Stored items
★ ★ ★ ★
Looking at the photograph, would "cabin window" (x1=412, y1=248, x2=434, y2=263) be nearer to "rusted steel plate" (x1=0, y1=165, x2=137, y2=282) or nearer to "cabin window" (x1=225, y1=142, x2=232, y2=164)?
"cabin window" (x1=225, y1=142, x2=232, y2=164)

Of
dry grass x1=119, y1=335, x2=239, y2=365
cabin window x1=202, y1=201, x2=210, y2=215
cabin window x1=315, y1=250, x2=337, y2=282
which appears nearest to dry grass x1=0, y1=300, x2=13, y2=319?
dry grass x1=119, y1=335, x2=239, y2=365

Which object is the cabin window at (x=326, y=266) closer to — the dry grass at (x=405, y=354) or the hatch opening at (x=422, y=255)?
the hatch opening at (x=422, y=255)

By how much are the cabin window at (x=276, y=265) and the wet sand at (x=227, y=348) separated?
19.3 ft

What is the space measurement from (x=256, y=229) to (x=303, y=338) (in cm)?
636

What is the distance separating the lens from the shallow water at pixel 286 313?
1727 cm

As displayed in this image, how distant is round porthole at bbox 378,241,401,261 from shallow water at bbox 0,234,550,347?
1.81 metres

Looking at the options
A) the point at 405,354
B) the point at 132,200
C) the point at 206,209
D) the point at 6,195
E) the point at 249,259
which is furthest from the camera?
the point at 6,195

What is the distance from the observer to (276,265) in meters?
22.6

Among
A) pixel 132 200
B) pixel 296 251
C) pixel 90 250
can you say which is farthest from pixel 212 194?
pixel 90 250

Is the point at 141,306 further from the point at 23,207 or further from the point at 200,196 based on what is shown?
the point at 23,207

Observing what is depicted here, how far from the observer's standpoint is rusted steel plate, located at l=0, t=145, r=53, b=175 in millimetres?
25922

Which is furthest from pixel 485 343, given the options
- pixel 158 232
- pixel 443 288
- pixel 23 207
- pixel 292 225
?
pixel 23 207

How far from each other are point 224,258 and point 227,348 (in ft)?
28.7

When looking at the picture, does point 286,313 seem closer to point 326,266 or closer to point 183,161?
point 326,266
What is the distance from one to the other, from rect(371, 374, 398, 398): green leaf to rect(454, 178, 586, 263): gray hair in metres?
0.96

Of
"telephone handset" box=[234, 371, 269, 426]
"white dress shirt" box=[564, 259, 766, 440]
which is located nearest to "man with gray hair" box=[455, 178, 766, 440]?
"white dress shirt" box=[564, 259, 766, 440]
★ ★ ★ ★
> _YOUR GOAL_:
Output the line holding "What is the distance separating", then every later line through the end of the records above, exactly as given and nothing else.

> _EXERCISE RESULT_:
What is the distance separating the lens from the shallow water at pixel 286 313?
1727 cm

As displayed in this image, how distant is round porthole at bbox 378,241,401,261 from shallow water at bbox 0,234,550,347?
1.81 metres

Looking at the options
A) the point at 405,354
B) the point at 132,200
C) the point at 206,209
D) the point at 6,195
E) the point at 249,259
which is furthest from the camera?
the point at 6,195

What is the distance from the observer to (276,265) in meters?
22.6

Among
A) pixel 132 200
B) pixel 296 251
C) pixel 90 250
can you say which is farthest from pixel 212 194?
pixel 90 250

Is the point at 141,306 further from the point at 23,207 or further from the point at 200,196 based on what is shown?
the point at 23,207

Observing what is depicted here, how far from the observer's standpoint is rusted steel plate, located at l=0, t=145, r=53, b=175 in millimetres?
25922

Which is furthest from pixel 485 343, given the options
- pixel 158 232
- pixel 443 288
- pixel 23 207
- pixel 292 225
?
pixel 23 207

How far from each other are point 224,258 and point 227,348 (in ft)?
28.7

When looking at the picture, does point 286,313 seem closer to point 326,266 or closer to point 183,161?
point 326,266
What is the distance from one to the other, from rect(371, 374, 398, 398): green leaf to rect(454, 178, 586, 263): gray hair in metres?
0.96

Of
"telephone handset" box=[234, 371, 269, 426]
"white dress shirt" box=[564, 259, 766, 440]
which is located nearest to "man with gray hair" box=[455, 178, 766, 440]?
"white dress shirt" box=[564, 259, 766, 440]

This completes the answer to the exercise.